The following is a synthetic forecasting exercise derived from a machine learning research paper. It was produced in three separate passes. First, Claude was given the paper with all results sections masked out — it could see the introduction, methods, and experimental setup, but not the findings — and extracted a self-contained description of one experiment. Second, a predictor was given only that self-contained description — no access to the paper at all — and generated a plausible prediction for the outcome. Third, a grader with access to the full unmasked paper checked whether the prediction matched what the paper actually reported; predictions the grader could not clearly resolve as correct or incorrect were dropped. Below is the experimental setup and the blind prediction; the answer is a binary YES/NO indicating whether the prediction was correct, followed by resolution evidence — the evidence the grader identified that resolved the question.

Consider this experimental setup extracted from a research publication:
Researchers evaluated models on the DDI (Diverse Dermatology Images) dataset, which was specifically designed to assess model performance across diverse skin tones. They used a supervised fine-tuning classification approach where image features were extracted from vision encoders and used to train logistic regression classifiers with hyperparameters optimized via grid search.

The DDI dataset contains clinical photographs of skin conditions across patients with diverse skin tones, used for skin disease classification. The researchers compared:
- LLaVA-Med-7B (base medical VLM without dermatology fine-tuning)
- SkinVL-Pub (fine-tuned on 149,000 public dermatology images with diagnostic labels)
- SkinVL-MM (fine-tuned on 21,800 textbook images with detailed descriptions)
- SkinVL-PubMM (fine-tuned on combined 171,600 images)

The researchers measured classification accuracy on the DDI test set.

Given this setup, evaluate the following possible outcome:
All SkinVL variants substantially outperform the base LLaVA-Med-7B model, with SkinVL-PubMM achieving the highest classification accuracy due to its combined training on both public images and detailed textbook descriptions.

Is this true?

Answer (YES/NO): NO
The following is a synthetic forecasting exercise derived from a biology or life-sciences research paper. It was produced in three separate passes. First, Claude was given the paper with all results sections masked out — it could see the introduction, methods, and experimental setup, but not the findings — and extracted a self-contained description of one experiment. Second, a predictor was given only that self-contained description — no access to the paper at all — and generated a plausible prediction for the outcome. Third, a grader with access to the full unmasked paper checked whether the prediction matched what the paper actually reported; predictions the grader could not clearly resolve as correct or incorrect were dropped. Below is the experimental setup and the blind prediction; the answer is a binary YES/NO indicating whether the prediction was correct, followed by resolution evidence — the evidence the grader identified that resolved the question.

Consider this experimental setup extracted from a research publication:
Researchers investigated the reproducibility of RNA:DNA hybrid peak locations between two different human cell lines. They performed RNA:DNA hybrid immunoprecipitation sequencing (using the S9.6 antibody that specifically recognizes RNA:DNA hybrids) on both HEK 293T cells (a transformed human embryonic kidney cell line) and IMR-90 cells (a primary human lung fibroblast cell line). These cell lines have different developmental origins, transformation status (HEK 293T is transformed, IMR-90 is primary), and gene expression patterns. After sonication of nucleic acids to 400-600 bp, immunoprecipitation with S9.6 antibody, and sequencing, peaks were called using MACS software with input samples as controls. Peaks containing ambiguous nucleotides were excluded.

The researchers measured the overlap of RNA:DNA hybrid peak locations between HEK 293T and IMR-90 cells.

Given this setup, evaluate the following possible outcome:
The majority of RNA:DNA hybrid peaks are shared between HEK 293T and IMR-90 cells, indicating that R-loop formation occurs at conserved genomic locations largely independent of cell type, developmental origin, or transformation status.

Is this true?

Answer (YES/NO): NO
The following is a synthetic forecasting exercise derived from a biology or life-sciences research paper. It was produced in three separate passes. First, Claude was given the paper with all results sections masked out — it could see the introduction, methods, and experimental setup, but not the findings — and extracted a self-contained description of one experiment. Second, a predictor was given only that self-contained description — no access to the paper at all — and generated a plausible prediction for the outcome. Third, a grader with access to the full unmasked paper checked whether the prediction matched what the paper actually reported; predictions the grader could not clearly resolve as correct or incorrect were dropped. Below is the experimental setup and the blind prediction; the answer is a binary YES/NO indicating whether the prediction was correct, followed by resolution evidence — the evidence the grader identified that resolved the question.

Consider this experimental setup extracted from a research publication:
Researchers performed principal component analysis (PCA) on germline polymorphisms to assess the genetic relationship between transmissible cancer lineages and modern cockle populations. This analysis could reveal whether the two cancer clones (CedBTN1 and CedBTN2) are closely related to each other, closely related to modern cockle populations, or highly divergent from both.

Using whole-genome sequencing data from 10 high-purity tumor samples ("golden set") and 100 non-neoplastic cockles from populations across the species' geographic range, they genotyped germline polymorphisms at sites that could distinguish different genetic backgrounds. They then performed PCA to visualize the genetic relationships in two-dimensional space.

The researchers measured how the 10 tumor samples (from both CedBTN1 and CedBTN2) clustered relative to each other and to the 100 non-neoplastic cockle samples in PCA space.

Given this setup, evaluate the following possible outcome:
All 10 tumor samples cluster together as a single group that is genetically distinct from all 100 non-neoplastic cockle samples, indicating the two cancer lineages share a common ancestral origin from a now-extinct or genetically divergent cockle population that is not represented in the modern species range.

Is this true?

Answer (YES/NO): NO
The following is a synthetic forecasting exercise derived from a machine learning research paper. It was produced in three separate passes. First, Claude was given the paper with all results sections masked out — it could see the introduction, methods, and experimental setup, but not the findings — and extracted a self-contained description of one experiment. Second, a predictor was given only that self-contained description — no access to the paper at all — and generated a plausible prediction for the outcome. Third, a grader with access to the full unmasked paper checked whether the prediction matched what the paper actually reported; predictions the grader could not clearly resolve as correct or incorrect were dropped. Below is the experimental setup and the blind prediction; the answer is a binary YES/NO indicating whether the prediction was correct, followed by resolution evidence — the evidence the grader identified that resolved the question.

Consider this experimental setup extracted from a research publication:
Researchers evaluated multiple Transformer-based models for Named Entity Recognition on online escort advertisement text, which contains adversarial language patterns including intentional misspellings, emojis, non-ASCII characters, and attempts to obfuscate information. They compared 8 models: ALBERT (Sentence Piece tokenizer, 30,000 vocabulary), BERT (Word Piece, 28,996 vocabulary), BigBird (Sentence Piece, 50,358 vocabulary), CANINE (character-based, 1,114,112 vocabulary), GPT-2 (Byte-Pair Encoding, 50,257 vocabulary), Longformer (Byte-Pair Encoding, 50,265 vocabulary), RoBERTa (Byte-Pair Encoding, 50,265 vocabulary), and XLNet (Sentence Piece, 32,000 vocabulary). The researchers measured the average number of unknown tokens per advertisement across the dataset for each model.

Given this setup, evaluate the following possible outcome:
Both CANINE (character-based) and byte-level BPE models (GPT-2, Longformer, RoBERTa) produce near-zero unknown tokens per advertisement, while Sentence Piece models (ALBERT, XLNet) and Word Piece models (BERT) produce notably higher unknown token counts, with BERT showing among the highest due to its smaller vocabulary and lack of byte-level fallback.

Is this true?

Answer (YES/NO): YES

*What this task involves:*
Output the number of lines in the records above that contain the string "populations", and no other text.

*Result of this exercise:*
2